--- START DOCUMENT EXTRACT ---
A tiny easily hackable implementation of a feature dashboard.
pip install tiny-dashboard
This repository provides a powerful and intuitive tool for visualizing and exploring feature activations in neural language models, with a focus on making complex model interpretability more accessible.
There are some other good feature activations dashboard tools out there, but I found them very hard to hack on when I wanted to add support for Crosscoders. This implementation is not as complete as https://github.com/jbloomAus/SAEDashboard or even the simplier https://github.com/callummcdougall/sae_vis but in my honest non-biased-at-all opinion, this implementation seems easier to hack on?
If you're looking for a quick and easy to setup tool for feature analysis, this might be the one for you.
Both the offline and online dashboards include:
- Token-level activation highlighting
- Hover tooltips showing token details
- Responsive design
- Save HTML reports
- Analyze pre-computed feature activations
- Visualize max activation examples for specific features
- Expandable text views
- Generate interactive HTML reports
You can either store the max activation examples in a database file, or in a python dictionary.
from tiny_dashboard.feature_centric_dashboards import OfflineFeatureCentricDashboard
# Create dashboard with pre-computed activations
max_activation_examples: dict[int, list[tuple[float, list[str], list[float]]]] = ...
# max_activation_examples is a dictionary where the keys are feature indices and the values are lists of tuples. Each tuple contains a float (max activation value), a list of strings (the text of the example), and a list of floats (the activation values for each token in the example).
--- END DOCUMENT EXTRACT ---
--- START RECORD LIST ---
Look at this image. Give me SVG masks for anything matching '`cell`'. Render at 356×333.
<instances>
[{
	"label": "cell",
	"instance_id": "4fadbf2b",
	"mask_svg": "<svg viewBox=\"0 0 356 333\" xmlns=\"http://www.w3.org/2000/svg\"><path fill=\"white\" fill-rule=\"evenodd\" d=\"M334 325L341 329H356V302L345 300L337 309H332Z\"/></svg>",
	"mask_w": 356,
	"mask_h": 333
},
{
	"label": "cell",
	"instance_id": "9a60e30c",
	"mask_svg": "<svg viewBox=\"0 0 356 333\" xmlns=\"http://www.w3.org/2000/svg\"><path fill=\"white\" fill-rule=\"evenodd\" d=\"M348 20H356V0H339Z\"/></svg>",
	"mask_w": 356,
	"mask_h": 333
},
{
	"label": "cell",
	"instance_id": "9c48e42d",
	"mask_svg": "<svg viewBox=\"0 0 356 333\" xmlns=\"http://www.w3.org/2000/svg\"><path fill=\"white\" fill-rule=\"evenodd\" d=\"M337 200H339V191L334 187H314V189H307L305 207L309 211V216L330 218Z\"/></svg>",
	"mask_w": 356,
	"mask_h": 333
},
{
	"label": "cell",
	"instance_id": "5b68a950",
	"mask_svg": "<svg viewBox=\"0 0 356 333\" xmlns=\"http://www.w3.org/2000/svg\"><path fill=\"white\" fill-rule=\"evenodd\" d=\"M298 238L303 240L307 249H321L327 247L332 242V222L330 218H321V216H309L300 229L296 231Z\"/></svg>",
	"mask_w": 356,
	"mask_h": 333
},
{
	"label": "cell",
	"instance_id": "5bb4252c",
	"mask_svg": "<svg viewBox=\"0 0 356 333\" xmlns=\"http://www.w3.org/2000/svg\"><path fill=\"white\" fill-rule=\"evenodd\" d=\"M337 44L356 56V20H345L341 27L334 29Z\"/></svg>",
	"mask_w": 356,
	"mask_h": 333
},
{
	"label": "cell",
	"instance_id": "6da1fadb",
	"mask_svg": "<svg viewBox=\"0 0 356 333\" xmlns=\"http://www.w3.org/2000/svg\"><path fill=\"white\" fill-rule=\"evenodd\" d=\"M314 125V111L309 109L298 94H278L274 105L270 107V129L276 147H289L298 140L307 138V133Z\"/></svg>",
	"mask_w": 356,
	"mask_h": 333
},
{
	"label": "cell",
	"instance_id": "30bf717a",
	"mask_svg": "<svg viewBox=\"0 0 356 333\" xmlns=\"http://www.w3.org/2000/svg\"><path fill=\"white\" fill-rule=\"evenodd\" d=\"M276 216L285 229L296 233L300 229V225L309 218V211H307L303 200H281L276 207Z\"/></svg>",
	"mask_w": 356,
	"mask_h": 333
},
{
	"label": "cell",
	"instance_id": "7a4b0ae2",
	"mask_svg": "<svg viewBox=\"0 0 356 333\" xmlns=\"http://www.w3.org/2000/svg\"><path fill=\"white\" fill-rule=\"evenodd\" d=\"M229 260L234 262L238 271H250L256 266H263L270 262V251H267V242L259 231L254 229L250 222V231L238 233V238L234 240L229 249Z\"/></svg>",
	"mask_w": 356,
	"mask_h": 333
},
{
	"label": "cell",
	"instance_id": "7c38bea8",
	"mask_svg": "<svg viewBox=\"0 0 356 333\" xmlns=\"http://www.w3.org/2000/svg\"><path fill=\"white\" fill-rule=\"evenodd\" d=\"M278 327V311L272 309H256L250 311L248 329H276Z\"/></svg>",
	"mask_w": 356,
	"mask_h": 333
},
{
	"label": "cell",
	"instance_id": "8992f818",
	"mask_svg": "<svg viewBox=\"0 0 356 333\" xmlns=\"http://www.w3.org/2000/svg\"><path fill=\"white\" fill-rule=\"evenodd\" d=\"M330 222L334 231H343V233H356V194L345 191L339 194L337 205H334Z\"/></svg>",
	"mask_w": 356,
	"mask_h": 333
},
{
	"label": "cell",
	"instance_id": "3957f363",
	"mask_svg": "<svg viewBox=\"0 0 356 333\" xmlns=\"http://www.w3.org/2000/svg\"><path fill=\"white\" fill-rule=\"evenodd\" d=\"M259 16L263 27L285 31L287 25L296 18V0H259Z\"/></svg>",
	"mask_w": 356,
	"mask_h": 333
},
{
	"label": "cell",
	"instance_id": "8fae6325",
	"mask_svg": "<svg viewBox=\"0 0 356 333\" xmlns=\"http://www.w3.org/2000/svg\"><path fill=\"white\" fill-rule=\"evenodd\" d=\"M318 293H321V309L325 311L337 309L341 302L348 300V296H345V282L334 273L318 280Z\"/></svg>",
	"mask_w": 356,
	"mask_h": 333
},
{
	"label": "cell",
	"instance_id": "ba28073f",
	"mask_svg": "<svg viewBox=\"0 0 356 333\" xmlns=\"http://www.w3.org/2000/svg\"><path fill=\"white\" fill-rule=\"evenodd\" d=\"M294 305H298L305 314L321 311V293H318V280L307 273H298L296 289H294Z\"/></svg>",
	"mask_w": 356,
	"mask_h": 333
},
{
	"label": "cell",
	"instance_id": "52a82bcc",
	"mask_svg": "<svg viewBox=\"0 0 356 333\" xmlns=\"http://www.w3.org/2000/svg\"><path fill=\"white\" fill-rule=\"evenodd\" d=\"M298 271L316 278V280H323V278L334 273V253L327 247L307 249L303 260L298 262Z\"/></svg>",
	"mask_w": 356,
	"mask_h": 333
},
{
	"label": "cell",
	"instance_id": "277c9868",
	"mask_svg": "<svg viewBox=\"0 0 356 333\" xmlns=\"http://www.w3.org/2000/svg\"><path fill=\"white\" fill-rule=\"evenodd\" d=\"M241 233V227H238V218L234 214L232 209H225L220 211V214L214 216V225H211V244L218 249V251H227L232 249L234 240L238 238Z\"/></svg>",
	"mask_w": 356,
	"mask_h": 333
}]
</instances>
--- END RECORD LIST ---
→ THE TASKS
(A) Answer these questions using the tiny-dashboard page:
(i) What command installs the tool?
(ii) What did the author want to add support for when the other dashboard tools proved hard to hack on?
(iii) What are the two places where max activation examples can be stored?
(B) Decide whether each statement agrees with the tiny-dashboard page:
(i) The author calls this implementation more complete than sae_vis.
(ii) Both the offline and online dashboards let you save HTML reports.
(iii) In the max activation examples dictionary, the keys are feature indices.

→ CORRECT ANSWERS
(A)
(i) pip install tiny-dashboard
(ii) Crosscoders
(iii) A database file or a Python dictionary

(B)
(i) No: "This implementation is not as complete as https://github.com/jbloomAus/SAEDashboard or even the simplier https://github.com/callummcdougall/sae_vis"
(ii) Yes: "Both the offline and online dashboards include:" and "Save HTML reports"
(iii) Yes: "the keys are feature indices"